Extract and copy the rasters into your R-project folder ../data/

# Import global digital elevation model at 30 arc seconds resolution
elev <- rast("data/mn30_grd/") + 0 # + 0 to treat raster as numeric
## |---------|---------|---------|---------|=========================================                                          
names(elev) <- "mn30_grd"

plot(elev, main = "Elevation a.s.l. (m)", col = terrain.colors(255))

 

# Import climate data from Chelsa at 30 arc seconds resolution -->
bio1 <- rast("data/CHELSA_bio10_01.tif") # temperature
bio12 <- rast("data/CHELSA_bio10_12.tif") # precipitation
plot(bio1, main = "Annual mean temperature (C°)", col = inferno(255))

plot(bio12, main = "Mean annual precipitations (mm)")

 

1.3. Gridcell shapefile

Let’s also load again the grid that was used to estimate the Neotropical palm distributions (Kreft, H., Sommer, J.H. & Barthlott, W. (2006) The significance of geographic range size for spatial diversity patterns in Neotropical palms. Ecography, 29, 21-30) and the shapefile representing Americas coastline.

# gridcells corresponding to palm distribution data and americas coastline
grid <- st_read("data/30min_grid_select50%.shp")
## Reading layer `30min_grid_select50%' from data source 
##   `P:\POSTDOC\Teaching\MCMM - Macroecology SE\MCMMB\data\30min_grid_select50%.shp' 
##   using driver `ESRI Shapefile'
## Simple feature collection with 6038 features and 3 fields
## Geometry type: MULTIPOLYGON
## Dimension:     XY
## Bounding box:  xmin: -116.0007 ymin: -35 xmax: -35.00066 ymax: 36.5
## CRS:           NA
americas <- st_read("data/americas.shp")
## Reading layer `americas' from data source 
##   `P:\POSTDOC\Teaching\MCMM - Macroecology SE\MCMMB\data\americas.shp' 
##   using driver `ESRI Shapefile'
## Simple feature collection with 1 feature and 15 fields
## Geometry type: MULTIPOLYGON
## Dimension:     XY
## Bounding box:  xmin: -124.7158 ymin: -55.91972 xmax: -29.84 ymax: 49.37666
## CRS:           NA
# remember to define the Coordinate Reference System (CRS)
st_crs(grid) <- "EPSG:4326" # "+proj=longlat +ellps=WGS84 +no_defs"
st_crs(americas) <- "EPSG:4326" # "+proj=longlat +ellps=WGS84 +no_defs"

ggplot(grid) +
  geom_sf() +
  geom_sf(data = americas, fill = NA, color = "black") +
  theme_void() +
  ylim(-40, 40) 

1.4. Distribution of species richness data

Instead of loading the .csv file as in the previous practicals, today we directly load the RData files of palm species richness we made during Week 4. If you don’t have it already in your data folder, you can download it from StudIP here.

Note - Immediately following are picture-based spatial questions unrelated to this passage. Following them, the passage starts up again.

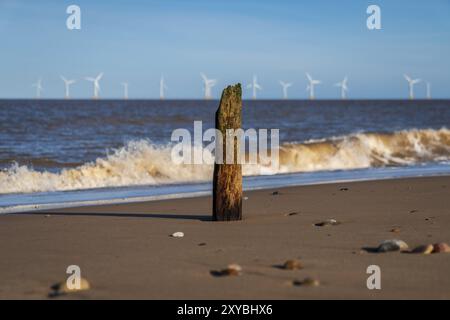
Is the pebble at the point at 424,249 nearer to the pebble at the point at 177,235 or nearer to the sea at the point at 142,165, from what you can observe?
the pebble at the point at 177,235

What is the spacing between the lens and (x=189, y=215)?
31.9 ft

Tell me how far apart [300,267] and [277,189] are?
8121 mm

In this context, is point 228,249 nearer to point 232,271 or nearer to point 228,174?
point 232,271

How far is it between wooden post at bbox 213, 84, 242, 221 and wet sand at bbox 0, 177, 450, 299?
8.6 inches

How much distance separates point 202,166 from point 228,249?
13.9 meters

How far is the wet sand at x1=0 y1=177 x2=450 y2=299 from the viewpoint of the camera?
5117 millimetres

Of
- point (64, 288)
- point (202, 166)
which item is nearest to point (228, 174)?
point (64, 288)

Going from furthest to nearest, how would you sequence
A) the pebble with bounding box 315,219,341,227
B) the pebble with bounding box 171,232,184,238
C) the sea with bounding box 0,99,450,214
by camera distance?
1. the sea with bounding box 0,99,450,214
2. the pebble with bounding box 315,219,341,227
3. the pebble with bounding box 171,232,184,238

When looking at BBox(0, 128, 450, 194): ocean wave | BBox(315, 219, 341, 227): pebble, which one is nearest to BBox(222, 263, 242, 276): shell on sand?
BBox(315, 219, 341, 227): pebble

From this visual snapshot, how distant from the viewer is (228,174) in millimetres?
8695

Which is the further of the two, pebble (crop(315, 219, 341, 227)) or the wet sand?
pebble (crop(315, 219, 341, 227))

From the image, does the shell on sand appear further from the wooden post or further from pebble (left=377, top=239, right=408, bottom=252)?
the wooden post
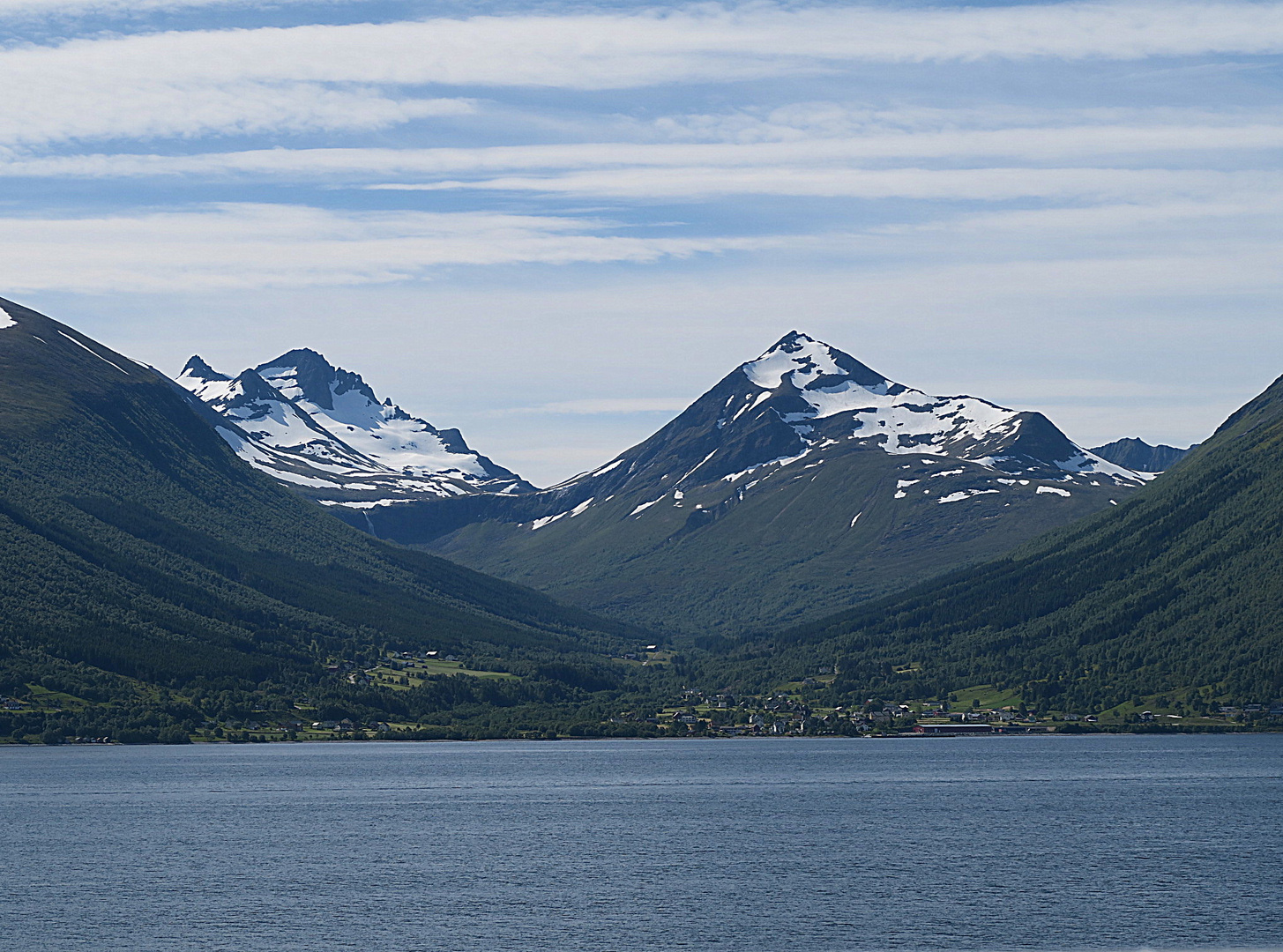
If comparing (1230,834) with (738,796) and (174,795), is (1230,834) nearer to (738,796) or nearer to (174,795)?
(738,796)

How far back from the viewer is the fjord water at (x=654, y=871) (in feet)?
315

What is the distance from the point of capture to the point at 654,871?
123250 millimetres

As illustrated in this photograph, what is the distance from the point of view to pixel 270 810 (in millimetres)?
174000

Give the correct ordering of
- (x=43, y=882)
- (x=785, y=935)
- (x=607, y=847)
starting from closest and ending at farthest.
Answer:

load("data/species_num.RData")

2. Extracting environmental data

We here aim at getting environmental values from the different raster layers for all palm gridcells.

2.1. Preparation

First, we can crop the environmental raster layers based on the palm gridcell shapefile. That’s because the raster layers have a larger extents than what we need for our Neotropical palm data (see also Day 1 section 3.2 and Day 2 section 6).

ext(grid)
## SpatExtent : -116.000656, -35.000656, -35, 36.5 (xmin, xmax, ymin, ymax)
ext(bio1)
## SpatExtent : -180.00013888885, 179.99985967115, -90.00013888885, 83.99986041515 (xmin, xmax, ymin, ymax)
elev <- crop(elev, ext(grid)) # crop raster layers to smaller extent
bio1 <- crop(bio1, ext(grid))
bio12 <- crop(bio12, ext(grid))
par(mfrow = c(1, 3))
plot(elev, main = "Elevation a.s.l. (m)", col = terrain.colors(255))
plot(bio1, main = "Annual mean temperature (C°)", col = inferno(255))
plot(bio12, main = "Mean annual precipitation (mm)",
     col = colorRampPalette(brewer.pal(9, "Blues"))(255))

 

We have an elevation value of 0 for the sea in the elevation raster. We can set it to NA by doing a raster “math trick” i.e. multiplying the layer with bio1:

elev <- elev * bio1 / bio1
# This trick works because in R, every operations involving NA always results in NA. 
#E.g. if we multiply a value of 0 (pixel in the ocean) from the elev raster by the respective pixel in bio1 (with value = NA), the resulting value will also be NA.  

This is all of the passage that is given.